The challenges towards achieving 10cm/s can be divided into three main areas: instrumentation, statistics, and understanding of photospheric signals. From there, each area can be subdivided into finer, more concrete challenges.
Instrumentation
Hardware is hard. Many details need to be taken into account in the design of spectrographs. Additionally, spectrographs need to be calibrated in order to get accurate wavelength information from stellar spectra.
High precision spectrographs are usually echelle spectrographs. They tend to be higher in resolution, and offer better signal-to-noise ratios over other spectrograph designs. Echelle spectrographs come in two main flavors by how they are calibrated: HARPS-like and HIRES-like. The former is named after ESO’s High Accuracy Radial velocity Planet Searcher (HARPS) spectrograph which uses a simultaneous calibration feed to track instrumental drifts. The latter is called after the HIgh Resolution Echelle Spectrometer (HIRES) at the Keck telescope, which uses an iodine cell for calibration. Francesco Pepe noted in his breakout session that HIRES-like spectrographs are in principle more precise, but in practice they require an order of magnitude more photons to achieve the same signal-to-noise ratio. Next generation spectrographs are generally designed to be HARPS-like.
We have seen tremendous technological advances in calibration methods. From least expensive to most expensive, the most popular calibration methods for HARPS-like instruments are: emission line lamps (e.g. Th/Ar), stabilized Fabry-Pérot etalons, and Laser Frequency Combs (LFCs). Emission lamps are cheap and have a long heritage in many observatories, but their spectra are not evenly illuminated. In his talk, Ansgar Reiners talked about Fabry-Pérot etalons, which offer a broad, evenly illuminated spectrum for a moderate price, but need to be externally stabilized. Scott Diddams, David Phillips, and Tilo Steinmetz all presented intriguing work on Laser Frequency Combs, which have progressed rapidly in recent years, and are now becoming commercialized. LFCs are still the most expensive choice, but are very attractive for the precision and stability that they offer.

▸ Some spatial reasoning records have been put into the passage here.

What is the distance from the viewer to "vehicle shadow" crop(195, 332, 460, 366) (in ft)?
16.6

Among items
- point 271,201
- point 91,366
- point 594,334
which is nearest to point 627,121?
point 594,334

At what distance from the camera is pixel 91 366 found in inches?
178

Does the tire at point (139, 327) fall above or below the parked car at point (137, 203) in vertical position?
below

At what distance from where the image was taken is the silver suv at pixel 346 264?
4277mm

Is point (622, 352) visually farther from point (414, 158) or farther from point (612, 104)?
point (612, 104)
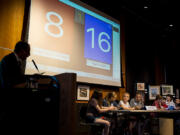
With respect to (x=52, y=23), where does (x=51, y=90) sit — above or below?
below

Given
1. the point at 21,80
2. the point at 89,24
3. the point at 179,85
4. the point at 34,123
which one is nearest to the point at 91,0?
the point at 89,24

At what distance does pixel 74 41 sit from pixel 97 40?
715mm

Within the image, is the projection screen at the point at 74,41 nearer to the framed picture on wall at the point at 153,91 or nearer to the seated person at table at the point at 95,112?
the seated person at table at the point at 95,112

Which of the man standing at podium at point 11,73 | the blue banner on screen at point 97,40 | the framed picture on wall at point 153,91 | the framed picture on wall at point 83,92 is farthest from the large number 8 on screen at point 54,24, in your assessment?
the framed picture on wall at point 153,91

“Detectors are worthy adversaries,” said Suvrath Mahadevan. We have seen improvements in both CCD optical detectors and infrared detectors. Paul Jorden gave a broad overview of the fabrication steps and the strengths of the former. In his talk Jacob Bean talked briefly about near-infrared detectors which lag behind optical CCDs in overall performance. The poor performance of infrared detectors is one of the main drawbacks with working in the infrared.
Spectrographs need to be kept thermally and mechanically stable to eliminate errors caused by environmental variations. It has thus become standard practice to decouple the spectrograph from the telescope by using optical fibers. Paul Fournier (FiberTech Optica) talked about the importance of the right choice of fibers for your instrument: “Non-circular fibers are very good at redistributing the flux from the telescope, helping with scrambling gain. Sometimes a combination of circular and non-circular fibers might work best for your application. Every fiber is essentially a new project.”
Statistics
As we push towards detecting smaller planets, it takes more sophisticated analysis. In his talk, David Hogg talked about how one can simultaneously model signals in the presence of structured noise. Eric Ford gave a discussion of the frequentist and the bayesian approach to modeling radial velocity data-sets, favoring the latter: “The Bayesian approach is great as you have to write down your assumptions, and your priors.” Tom Loredo commented on the repercussions for bad statistics for the field—”it undermines public trust in science,”—and he urged the exoplanet community to make exoplanet science the model for excellent statistical practices. “We need an astro-statistician working in every team,” said Eric Ford. A single person doesn’t have to know everything. This is why you collaborate.
Understanding Photospheric Signals
Our ultimate radial velocity precision is constrained by our physical understanding of the stars we observe. Spots, faculae, and plage on the star morph and change as the star rotates. These features—commonly referred to as stellar activity—can produce signals that can be wrongly interpreted as planets.
How can we distinguish stellar activity from a real planet? There are several ways. We can use line bisectors to characterize line profile variations. We can also use indicators that probe the presence of active regions on the star, such as photometric variations created by spots and plage. “Orbiting planets induce pure Doppler shifts, the same on all spectral lines, independent of wavelength,” said Christophe Lovis. Stellar activity signals are, however, wavelength dependent. Paul Robertson further discussed this issue, and asserted that early results show that planets can be distinguished from stellar activity. There is hope, and Pedro Figuera noted that “[p]robably the best way to check if a signal is a planet is to look at it in the near-infrared.”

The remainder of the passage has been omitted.